Given task
Which lines of the material contain the string "mask"? Show every such line in full, and treat uppercase and lowercase as different.
━━━ Excerpted data ━━━
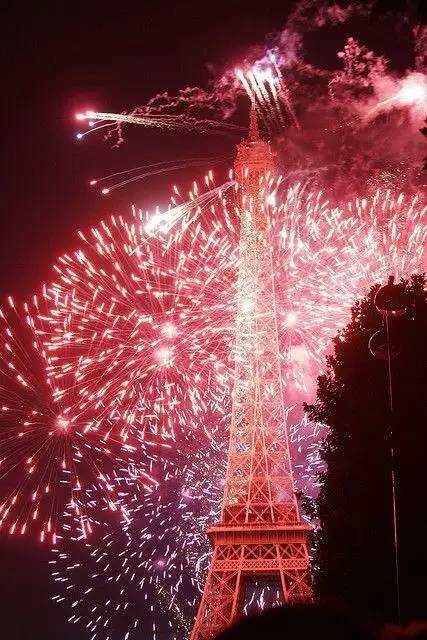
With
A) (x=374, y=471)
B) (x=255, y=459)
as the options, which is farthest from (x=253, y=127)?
(x=374, y=471)

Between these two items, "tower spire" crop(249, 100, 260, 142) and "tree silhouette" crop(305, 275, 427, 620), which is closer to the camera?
"tree silhouette" crop(305, 275, 427, 620)

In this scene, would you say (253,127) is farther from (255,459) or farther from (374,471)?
(374,471)

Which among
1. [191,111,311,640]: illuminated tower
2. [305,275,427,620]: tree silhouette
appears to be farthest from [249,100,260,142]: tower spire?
[305,275,427,620]: tree silhouette

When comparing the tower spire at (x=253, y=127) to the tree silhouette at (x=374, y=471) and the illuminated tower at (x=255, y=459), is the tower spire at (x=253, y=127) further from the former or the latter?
the tree silhouette at (x=374, y=471)

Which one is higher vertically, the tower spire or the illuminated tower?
the tower spire

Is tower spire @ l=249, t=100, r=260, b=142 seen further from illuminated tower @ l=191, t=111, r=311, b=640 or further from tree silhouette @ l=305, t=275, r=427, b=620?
tree silhouette @ l=305, t=275, r=427, b=620
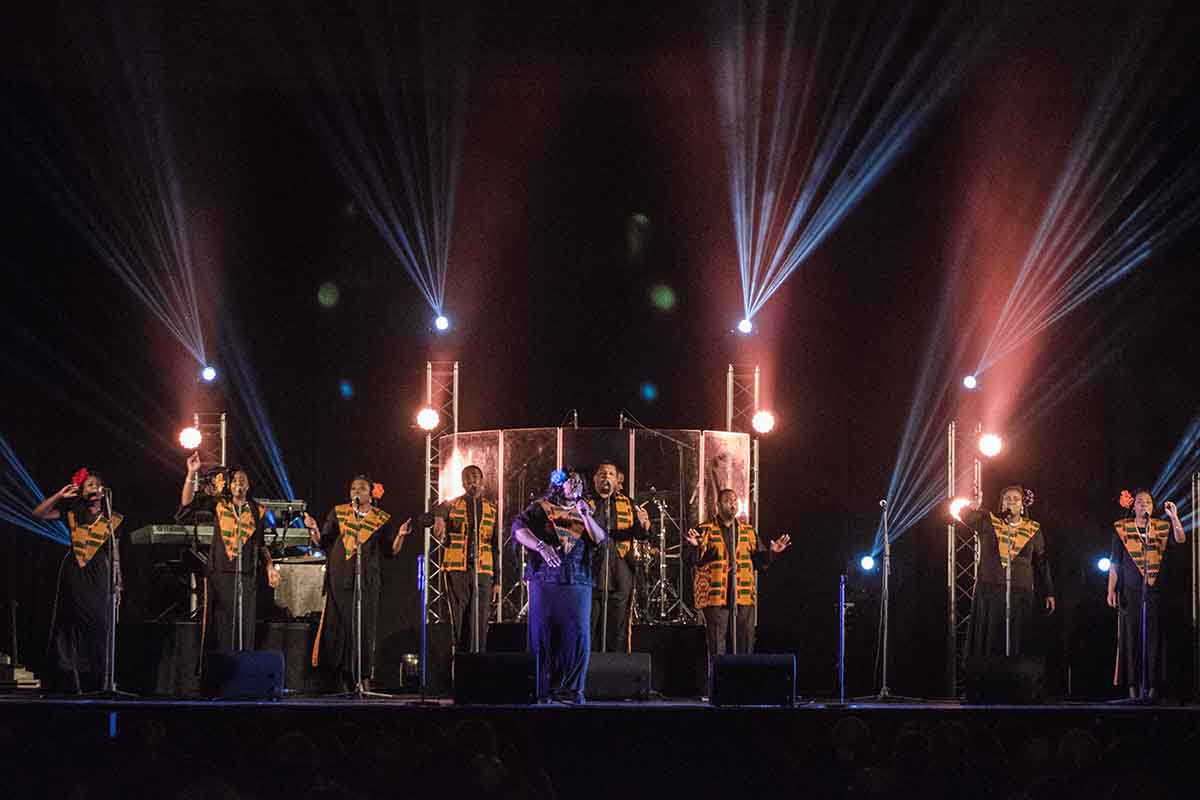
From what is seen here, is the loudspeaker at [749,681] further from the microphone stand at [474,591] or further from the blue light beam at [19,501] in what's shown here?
the blue light beam at [19,501]

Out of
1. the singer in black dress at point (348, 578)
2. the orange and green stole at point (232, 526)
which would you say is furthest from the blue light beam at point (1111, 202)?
the orange and green stole at point (232, 526)

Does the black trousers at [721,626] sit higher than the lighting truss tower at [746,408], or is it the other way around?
the lighting truss tower at [746,408]

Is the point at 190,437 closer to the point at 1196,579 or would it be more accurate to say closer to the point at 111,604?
the point at 111,604

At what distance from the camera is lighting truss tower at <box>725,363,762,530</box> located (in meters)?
14.5

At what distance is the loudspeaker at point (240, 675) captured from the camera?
35.0 feet

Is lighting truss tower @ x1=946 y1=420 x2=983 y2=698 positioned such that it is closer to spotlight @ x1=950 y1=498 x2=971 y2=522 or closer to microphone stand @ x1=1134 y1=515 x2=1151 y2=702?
spotlight @ x1=950 y1=498 x2=971 y2=522

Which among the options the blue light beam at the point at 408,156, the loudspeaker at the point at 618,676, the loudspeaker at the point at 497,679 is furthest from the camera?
the blue light beam at the point at 408,156

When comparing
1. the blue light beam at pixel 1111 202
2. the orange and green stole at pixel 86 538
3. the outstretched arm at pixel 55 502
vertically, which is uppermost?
the blue light beam at pixel 1111 202

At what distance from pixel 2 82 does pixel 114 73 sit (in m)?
1.06

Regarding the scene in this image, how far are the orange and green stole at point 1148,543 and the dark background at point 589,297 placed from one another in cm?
138

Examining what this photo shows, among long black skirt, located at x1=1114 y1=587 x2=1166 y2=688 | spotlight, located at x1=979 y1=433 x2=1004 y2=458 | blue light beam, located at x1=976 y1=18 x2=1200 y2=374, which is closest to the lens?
long black skirt, located at x1=1114 y1=587 x2=1166 y2=688

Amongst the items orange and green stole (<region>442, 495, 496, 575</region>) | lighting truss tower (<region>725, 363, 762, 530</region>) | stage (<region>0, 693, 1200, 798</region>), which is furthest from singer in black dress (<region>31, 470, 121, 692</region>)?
lighting truss tower (<region>725, 363, 762, 530</region>)

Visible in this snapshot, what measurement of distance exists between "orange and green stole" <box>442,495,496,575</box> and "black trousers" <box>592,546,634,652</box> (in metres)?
0.94

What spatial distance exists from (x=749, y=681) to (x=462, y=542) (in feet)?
10.7
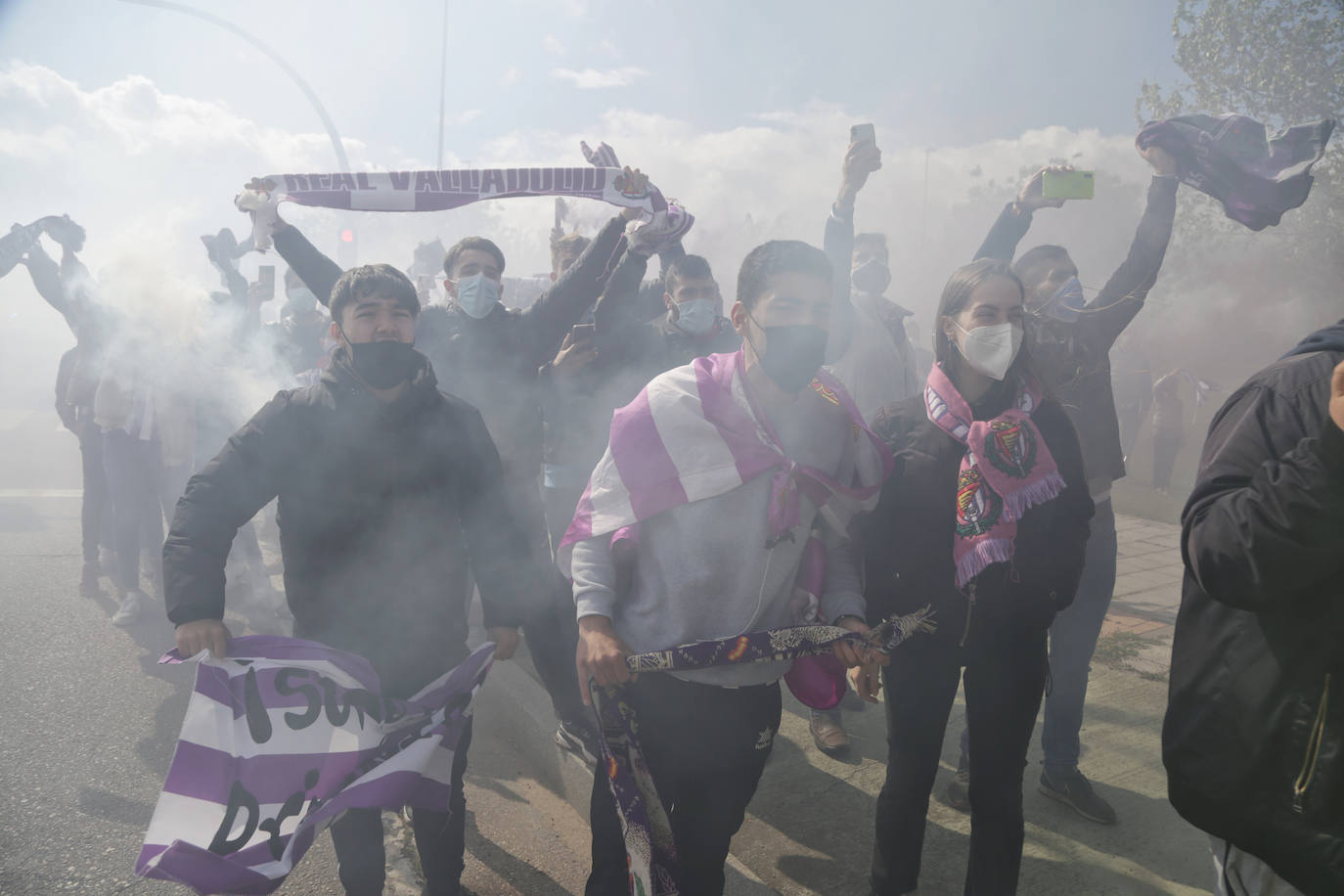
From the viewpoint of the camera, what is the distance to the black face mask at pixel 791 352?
218 centimetres

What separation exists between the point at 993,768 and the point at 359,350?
7.67ft

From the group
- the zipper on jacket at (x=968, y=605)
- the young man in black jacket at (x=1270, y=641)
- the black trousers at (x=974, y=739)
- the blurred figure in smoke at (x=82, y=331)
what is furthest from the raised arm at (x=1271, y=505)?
the blurred figure in smoke at (x=82, y=331)

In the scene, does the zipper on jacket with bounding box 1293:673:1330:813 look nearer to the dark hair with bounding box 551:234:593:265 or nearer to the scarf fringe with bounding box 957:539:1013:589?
the scarf fringe with bounding box 957:539:1013:589

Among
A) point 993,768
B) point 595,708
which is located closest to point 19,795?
point 595,708

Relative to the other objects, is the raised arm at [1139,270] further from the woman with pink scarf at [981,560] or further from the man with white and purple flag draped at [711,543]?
the man with white and purple flag draped at [711,543]

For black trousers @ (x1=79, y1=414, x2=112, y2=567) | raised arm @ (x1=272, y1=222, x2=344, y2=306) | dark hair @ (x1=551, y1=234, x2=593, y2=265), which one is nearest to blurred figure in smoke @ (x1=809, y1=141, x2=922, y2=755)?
dark hair @ (x1=551, y1=234, x2=593, y2=265)

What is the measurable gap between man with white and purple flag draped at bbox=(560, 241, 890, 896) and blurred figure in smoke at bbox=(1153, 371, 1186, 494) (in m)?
12.4

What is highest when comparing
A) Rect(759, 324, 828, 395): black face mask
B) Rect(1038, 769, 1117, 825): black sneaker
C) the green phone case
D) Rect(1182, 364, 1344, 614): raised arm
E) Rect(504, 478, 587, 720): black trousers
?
the green phone case

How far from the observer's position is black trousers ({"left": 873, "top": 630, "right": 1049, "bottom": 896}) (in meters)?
2.43

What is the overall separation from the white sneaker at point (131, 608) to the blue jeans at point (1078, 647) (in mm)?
5658

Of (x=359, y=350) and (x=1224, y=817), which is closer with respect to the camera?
(x=1224, y=817)

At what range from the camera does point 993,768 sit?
2.44 m

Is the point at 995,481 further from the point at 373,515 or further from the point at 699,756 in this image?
the point at 373,515

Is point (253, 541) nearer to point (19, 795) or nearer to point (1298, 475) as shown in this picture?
point (19, 795)
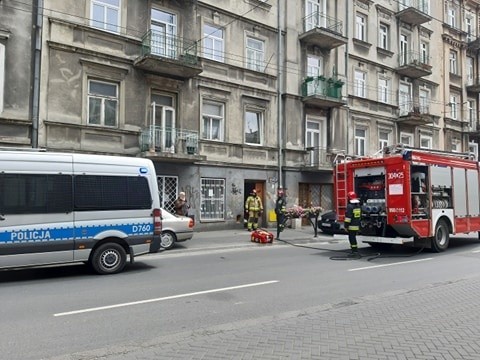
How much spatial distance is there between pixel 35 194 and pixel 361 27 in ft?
75.9

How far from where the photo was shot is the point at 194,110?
18656 mm

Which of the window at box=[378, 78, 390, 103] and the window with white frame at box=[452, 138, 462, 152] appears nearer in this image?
the window at box=[378, 78, 390, 103]

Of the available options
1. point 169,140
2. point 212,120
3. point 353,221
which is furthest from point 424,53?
point 353,221

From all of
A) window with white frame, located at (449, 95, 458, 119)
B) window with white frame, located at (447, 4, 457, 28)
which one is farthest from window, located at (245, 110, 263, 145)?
window with white frame, located at (447, 4, 457, 28)

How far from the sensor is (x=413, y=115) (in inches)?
1090

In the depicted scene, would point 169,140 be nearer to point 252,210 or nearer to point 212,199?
point 212,199

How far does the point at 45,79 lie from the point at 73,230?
8220 mm

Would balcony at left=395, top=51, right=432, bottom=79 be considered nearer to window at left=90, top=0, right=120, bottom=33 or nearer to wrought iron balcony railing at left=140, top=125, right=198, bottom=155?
wrought iron balcony railing at left=140, top=125, right=198, bottom=155

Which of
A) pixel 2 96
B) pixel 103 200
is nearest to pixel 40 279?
pixel 103 200

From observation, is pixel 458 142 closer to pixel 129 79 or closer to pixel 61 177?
pixel 129 79

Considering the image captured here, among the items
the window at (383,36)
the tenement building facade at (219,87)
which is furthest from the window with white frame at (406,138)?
the window at (383,36)

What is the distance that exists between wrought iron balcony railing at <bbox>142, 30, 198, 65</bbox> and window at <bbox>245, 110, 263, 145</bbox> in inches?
161

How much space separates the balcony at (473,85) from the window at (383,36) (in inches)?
411

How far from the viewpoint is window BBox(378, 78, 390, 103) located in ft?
89.2
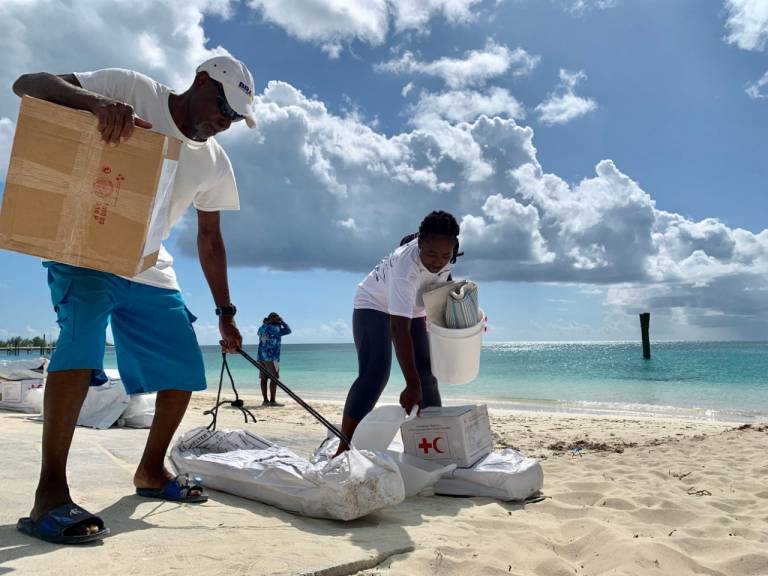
━━━
Correct answer
From the viewpoint of the camera, what is the distance to the black face mask at pixel 791 352?
A) Rect(759, 324, 828, 395): black face mask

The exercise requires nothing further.